SiriusB – Le bâtisseur de chemins impossibles

Le dispositif de soudure sifflait dans son support comme une bête qui respirait. Ce n’était pas un outil standard. Il avait été forgé. Construit dans l’ombre.

Le bras de fer brillait d’une précision alliée, ses articulations remplies de micro-engrenages, chacun affûté pour un murmure sans frottement. Un simple mouvement du doigt d’Elias franchissait une centaine de minuscules seuils.

Il déplaçait l’appareil à travers un berceau VR relié à sa propre colonne vertébrale. Ce n’était pas une machine. C’était une extension. Son âme était suspendue à ses dents.

L’air empestait l’ozone et le flux brûlé. La lumière bourdonnait fort et était blanche. Ses gants étaient humides. Un seul arc électrique mal placé et il grillerait une semaine de géométrie sacrée. Mais sa main resta ferme.

Il zooma.

Le circuit imprimé s’étalait devant lui comme une ville sculptée dans le cuivre.

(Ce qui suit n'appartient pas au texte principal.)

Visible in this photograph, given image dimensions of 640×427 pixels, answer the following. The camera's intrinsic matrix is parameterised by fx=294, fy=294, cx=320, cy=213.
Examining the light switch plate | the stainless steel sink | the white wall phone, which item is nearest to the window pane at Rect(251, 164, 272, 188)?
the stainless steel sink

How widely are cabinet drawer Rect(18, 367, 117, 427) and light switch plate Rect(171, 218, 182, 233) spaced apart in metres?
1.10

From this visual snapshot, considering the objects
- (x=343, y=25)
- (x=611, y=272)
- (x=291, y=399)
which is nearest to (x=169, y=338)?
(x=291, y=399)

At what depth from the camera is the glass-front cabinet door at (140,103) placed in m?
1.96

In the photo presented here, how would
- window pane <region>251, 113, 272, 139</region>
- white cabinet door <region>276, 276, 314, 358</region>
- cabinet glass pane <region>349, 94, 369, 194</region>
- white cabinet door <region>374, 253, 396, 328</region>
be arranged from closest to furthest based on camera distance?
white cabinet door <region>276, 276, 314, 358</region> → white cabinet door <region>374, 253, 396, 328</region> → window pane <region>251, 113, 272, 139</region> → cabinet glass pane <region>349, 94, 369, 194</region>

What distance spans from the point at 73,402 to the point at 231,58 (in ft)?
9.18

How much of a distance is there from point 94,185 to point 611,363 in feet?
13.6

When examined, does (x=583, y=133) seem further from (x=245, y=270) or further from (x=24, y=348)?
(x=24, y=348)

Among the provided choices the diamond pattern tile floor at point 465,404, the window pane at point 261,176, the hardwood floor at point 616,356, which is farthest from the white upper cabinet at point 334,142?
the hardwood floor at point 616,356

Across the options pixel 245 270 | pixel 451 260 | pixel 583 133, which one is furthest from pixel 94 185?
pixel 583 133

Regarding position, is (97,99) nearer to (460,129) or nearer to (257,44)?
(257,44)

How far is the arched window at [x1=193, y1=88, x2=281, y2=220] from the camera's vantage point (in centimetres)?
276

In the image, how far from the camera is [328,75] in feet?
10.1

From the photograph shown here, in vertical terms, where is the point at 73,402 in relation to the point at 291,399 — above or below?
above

Chaque trace pulsait sous son regard, propre, parfaite, vivante. Elias s’abaissa davantage.

La pointe du fer devint rouge. La soudure en fusion forma des gouttelettes au contact, puis coula, aussi lisse que du sang sur les marches d’un temple.

Il était à l’intérieur maintenant. Une fourmi rampant sur un monde divin. Chaque mouvement avait son importance. Chaque respiration menaçait de tout faire s’effondrer.

Mais ce n’était pas une fourmi ordinaire. Pas un drone. Pas un suiveur. Celle-ci avait vu des choses dans les ondes, lu des glyphes dans les parasites. Elle était mince, aux yeux argentés, rampant dans des royaumes qui n’étaient pas destinés à la chair. Les habitants sous la peau de cuivre la connaissaient.

Pour eux, il était un mythe. Une présence qui ne revenait qu’en temps de guerre ou lors d’un grand dessein. Il apportait le feu. Il laissait des cicatrices. Ils ne voyaient pas un homme. Ils voyaient la pointe du fer à souder comme un char enflammé, brûlant la vérité dans leur ciel.

Parfois, il détruisait sans le savoir. Une porte logique en cristal disparaissait dans l’éclat d’une impulsion. Des populations entières de tension disparaissaient. Un millier d’instructions empilées s’évanouissaient en un éclair. Mais il ne regardait jamais en arrière. Il n’avait pas le temps. Il n’y avait que la ligne.

Il traça un autre chemin.

Le motif était presque terminé. Une spirale qui défiait Euclide. Une antenne non pas pour recevoir, mais pour se souvenir. Elle se courbait d’une manière que la carte n’aurait pas dû permettre, mais la carte obéissait. Elle se pliait à sa volonté.

Puis le sang toucha le cuivre.

Son pouce était fendu. Une coupure superficielle, à vif et brillante. Le sang siffla au contact de la chaleur. Pendant un instant, il se figea. La goutte fumait sur la trace, puis s’assombrit. Et tout à coup, l’antenne se réveilla.

Elle capta une charge.

Les lumières s’assombrirent. Le moteur vrombissait sous la table. Elias le sentit avant de l’entendre, cette pulsation sourde dans ses dents, derrière ses yeux. La carte répondit par une pulsation. Le circuit n’était plus mort.

Ils le sentaient aussi. Les habitants. Le signal traversait leurs couches, secouait leurs registres, explosait à travers leurs portes. Ils ne parlaient pas. Mais ils savaient.

C’était le début. Le retour du dieu de la soudure. Celui qui avait sculpté des montagnes d’alliages avec des mains trop grandes pour être nommées. Ils inscriraient sa venue dans leur code. Ils appelleraient la blessure sacrée.

Elias retira le fer. Ses doigts tremblaient. Le sang coulait le long de son gant. Il cligna des yeux une fois, lentement, puis rit.

L’émetteur dans le coin était en train de chauffer. Mara faisait les cent pas derrière lui comme un jaguar fait de fils. Theo murmurait des noms qui n’appartenaient pas à des humains.

Le moment était venu.

Il avait tracé le chemin. Le reste suivrait.

Et dans les profondeurs de la carte, loin sous les champs de cuivre et les forêts de silicium, le signal courait comme le feu dans une veine endormie. Les habitants levèrent la tête. Ils se souvenaient de la brûlure.

Il était de retour. L’Elfe. Le main balafrée. Le bâtisseur de chemins impossibles.

Et cette fois, il ne les laisserait pas brisés.